GIVEN PROBLEM 1: According to the post, what type should many of the "unsigned" variables in reconstruct.c apparently be?

[start of TEXT]

Re: pread, pwrite, etc return ssize_t not int

From
Thomas Munro
Date:
On Mon, Dec 25, 2023 at 7:09 AM Tom Lane <tgl@sss.pgh.pa.us> wrote:
> Coverity whinged this morning about the following bit in
> the new pg_combinebackup code:
>
> 644                 unsigned    rb;
> 645
> 646                 /* Read the block from the correct source, except if dry-run. */
> 647                 rb = pg_pread(s->fd, buffer, BLCKSZ, offsetmap[i]);
> 648                 if (rb != BLCKSZ)
> 649                 {
> >>>     CID 1559912:  Control flow issues  (NO_EFFECT)
> >>>     This less-than-zero comparison of an unsigned value is never true. "rb < 0U".
> 650                     if (rb < 0)
> 651                         pg_fatal("could not read file \"%s\": %m", s->filename);
>
> It's dead right to complain of course.  (I kind of think that the
> majority of places where reconstruct.c is using "unsigned" variables
> are poorly-thought-through; many of them look like they should be
> size_t, and I suspect some other ones beside this one are flat wrong
> or at least unnecessarily fragile.  But I digress.)

Yeah.

[end of TEXT]

GIVEN PROBLEM 2: Echo the rows verbatim, from the start of the rows through the line containing "281L122 298L133 303L150", both ends included.

[start of MATERIAL FOR THE TASK]

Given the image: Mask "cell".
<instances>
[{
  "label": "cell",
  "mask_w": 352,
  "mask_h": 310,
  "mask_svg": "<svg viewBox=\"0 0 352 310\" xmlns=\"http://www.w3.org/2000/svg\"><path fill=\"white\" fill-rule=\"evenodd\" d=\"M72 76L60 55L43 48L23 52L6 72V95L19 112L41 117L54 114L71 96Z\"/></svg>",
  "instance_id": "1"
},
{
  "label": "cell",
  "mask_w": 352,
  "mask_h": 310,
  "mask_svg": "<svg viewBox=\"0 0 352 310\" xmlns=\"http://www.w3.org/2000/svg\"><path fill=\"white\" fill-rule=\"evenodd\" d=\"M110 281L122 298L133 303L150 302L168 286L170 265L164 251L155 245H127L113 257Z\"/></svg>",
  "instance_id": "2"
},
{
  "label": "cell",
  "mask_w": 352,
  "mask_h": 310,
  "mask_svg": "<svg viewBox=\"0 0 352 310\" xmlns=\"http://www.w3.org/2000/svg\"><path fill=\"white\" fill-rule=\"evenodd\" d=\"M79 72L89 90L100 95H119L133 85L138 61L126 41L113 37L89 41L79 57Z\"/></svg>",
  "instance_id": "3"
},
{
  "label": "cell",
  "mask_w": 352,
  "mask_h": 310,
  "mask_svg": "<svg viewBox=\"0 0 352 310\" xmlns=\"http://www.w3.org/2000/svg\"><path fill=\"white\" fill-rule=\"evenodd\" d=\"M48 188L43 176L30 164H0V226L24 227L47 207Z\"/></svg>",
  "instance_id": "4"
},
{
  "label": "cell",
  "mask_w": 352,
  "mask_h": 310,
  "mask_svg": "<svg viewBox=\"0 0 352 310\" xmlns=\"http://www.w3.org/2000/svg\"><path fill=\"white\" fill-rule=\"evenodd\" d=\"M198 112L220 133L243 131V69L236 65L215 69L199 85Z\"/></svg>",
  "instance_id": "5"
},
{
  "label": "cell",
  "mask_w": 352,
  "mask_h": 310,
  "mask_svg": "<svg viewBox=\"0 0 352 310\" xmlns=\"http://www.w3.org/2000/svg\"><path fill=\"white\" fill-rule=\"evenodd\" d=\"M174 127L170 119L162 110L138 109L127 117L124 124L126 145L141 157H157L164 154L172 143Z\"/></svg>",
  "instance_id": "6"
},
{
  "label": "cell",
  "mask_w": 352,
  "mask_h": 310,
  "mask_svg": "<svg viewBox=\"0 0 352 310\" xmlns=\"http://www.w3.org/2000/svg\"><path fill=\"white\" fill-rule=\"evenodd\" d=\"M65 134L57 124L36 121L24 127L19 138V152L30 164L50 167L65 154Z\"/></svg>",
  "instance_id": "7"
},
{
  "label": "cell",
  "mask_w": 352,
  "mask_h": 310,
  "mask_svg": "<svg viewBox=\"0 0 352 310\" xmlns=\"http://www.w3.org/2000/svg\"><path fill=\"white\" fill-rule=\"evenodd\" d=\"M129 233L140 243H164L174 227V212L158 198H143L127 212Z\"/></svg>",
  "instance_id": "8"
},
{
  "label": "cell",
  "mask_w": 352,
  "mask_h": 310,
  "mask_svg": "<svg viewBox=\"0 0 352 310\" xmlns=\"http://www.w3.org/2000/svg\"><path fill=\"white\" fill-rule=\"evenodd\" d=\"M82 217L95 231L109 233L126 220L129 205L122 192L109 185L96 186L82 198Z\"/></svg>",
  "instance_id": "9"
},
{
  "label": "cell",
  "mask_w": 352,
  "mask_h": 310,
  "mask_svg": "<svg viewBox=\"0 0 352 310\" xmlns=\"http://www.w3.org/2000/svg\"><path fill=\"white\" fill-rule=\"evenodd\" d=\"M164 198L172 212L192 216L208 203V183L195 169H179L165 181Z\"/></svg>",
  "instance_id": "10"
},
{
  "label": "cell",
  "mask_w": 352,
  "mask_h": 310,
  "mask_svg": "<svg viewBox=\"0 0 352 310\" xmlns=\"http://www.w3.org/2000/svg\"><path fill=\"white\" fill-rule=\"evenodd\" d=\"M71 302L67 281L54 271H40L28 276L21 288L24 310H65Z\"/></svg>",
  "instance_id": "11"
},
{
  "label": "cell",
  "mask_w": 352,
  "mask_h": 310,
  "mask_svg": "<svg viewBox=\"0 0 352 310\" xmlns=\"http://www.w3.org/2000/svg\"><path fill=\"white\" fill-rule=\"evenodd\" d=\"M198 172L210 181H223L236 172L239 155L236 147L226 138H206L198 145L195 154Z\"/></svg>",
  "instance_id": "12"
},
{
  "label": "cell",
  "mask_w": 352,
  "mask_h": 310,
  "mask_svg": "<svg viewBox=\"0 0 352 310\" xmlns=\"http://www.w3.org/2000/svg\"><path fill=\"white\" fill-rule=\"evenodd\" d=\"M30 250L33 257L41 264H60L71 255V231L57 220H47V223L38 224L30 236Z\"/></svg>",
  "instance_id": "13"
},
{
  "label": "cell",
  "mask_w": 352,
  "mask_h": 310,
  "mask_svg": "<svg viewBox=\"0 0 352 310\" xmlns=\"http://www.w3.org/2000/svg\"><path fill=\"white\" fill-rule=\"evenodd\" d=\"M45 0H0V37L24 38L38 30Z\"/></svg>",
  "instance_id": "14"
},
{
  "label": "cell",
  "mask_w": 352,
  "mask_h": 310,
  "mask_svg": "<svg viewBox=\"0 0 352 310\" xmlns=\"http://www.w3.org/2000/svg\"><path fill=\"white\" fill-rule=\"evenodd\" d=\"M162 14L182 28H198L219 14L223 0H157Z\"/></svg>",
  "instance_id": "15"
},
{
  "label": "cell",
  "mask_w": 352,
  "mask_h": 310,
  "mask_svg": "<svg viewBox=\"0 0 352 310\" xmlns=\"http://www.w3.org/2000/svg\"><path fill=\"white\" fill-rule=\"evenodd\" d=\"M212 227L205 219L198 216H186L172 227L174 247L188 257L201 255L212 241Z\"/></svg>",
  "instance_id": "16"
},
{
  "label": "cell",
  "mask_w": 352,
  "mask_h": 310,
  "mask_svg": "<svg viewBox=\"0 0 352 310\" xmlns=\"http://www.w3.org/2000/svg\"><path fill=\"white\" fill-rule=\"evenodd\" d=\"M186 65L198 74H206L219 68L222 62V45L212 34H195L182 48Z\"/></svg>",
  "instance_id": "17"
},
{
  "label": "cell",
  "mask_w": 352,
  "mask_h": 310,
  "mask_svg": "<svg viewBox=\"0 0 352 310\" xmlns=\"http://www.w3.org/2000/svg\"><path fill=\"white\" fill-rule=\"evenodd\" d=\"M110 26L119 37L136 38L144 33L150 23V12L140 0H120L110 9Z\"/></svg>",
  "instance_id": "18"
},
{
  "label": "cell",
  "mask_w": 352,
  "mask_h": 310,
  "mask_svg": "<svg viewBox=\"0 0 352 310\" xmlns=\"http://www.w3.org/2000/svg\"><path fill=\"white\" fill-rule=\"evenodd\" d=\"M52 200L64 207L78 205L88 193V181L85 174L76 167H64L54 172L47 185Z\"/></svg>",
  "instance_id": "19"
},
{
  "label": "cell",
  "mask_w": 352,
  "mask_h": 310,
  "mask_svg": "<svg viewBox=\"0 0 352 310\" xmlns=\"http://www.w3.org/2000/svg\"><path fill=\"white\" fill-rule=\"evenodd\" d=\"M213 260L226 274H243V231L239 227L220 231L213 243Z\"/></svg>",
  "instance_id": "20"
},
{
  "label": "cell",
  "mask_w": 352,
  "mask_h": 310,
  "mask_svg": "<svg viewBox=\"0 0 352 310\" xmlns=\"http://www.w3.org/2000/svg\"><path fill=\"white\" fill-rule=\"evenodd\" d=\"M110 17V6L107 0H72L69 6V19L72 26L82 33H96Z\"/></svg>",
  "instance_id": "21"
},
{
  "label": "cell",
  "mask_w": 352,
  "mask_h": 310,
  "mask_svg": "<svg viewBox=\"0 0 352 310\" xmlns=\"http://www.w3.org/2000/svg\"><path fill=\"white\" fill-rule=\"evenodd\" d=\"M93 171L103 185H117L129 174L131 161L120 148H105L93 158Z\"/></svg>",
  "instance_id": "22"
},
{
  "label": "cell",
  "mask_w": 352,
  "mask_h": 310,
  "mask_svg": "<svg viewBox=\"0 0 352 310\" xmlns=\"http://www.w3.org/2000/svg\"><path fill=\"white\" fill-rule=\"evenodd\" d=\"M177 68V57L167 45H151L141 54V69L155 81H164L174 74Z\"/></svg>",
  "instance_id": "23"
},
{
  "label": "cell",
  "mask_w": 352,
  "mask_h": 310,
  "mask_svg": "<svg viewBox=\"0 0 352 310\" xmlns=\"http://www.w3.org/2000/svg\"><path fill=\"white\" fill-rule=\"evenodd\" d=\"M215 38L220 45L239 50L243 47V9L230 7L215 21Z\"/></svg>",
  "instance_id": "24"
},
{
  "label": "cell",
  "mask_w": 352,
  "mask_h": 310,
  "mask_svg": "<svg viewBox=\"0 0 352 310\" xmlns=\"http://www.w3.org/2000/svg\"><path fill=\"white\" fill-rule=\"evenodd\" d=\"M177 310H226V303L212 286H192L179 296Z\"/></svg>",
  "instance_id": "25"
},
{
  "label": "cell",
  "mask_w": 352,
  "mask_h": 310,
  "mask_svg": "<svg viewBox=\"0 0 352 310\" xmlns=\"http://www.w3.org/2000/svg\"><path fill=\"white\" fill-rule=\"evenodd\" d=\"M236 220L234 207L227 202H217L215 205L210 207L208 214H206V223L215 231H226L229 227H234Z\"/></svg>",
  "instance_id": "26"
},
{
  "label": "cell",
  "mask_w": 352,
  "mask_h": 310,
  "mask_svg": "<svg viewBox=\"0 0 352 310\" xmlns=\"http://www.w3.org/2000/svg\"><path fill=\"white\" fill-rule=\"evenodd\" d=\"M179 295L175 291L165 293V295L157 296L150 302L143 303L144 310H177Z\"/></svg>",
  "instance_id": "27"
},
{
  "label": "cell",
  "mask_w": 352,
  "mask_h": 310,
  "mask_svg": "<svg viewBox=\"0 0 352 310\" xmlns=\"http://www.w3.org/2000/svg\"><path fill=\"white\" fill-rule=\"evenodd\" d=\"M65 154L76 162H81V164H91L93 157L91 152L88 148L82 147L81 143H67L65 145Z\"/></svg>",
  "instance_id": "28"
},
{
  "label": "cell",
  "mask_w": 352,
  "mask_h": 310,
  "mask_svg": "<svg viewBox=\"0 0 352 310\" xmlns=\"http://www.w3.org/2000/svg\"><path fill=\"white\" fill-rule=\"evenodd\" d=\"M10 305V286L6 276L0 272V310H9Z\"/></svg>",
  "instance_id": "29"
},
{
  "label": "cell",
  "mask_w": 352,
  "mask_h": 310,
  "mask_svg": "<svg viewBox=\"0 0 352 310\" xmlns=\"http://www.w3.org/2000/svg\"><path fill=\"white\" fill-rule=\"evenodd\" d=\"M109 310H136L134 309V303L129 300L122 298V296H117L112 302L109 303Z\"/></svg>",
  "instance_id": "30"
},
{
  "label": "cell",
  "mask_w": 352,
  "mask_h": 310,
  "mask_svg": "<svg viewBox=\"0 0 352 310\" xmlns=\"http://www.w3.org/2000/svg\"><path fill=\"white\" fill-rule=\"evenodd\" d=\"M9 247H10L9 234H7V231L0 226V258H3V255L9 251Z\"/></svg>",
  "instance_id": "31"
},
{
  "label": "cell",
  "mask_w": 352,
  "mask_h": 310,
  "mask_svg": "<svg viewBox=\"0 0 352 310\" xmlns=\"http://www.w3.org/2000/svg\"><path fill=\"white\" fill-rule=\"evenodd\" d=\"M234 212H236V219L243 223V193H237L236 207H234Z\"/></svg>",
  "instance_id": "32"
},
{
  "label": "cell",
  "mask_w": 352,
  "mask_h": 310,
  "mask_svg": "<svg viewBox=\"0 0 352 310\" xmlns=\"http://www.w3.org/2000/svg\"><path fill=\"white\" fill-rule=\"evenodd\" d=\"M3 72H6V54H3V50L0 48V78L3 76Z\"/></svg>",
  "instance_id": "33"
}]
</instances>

[end of MATERIAL FOR THE TASK]

EXERCISE RESULT 1: size_t

EXERCISE RESULT 2:
Given the image: Mask "cell".
<instances>
[{
  "label": "cell",
  "mask_w": 352,
  "mask_h": 310,
  "mask_svg": "<svg viewBox=\"0 0 352 310\" xmlns=\"http://www.w3.org/2000/svg\"><path fill=\"white\" fill-rule=\"evenodd\" d=\"M72 76L60 55L43 48L23 52L6 72V95L19 112L41 117L54 114L71 96Z\"/></svg>",
  "instance_id": "1"
},
{
  "label": "cell",
  "mask_w": 352,
  "mask_h": 310,
  "mask_svg": "<svg viewBox=\"0 0 352 310\" xmlns=\"http://www.w3.org/2000/svg\"><path fill=\"white\" fill-rule=\"evenodd\" d=\"M110 281L122 298L133 303L150 302L168 286L170 265L164 251L155 245H127L113 257Z\"/></svg>",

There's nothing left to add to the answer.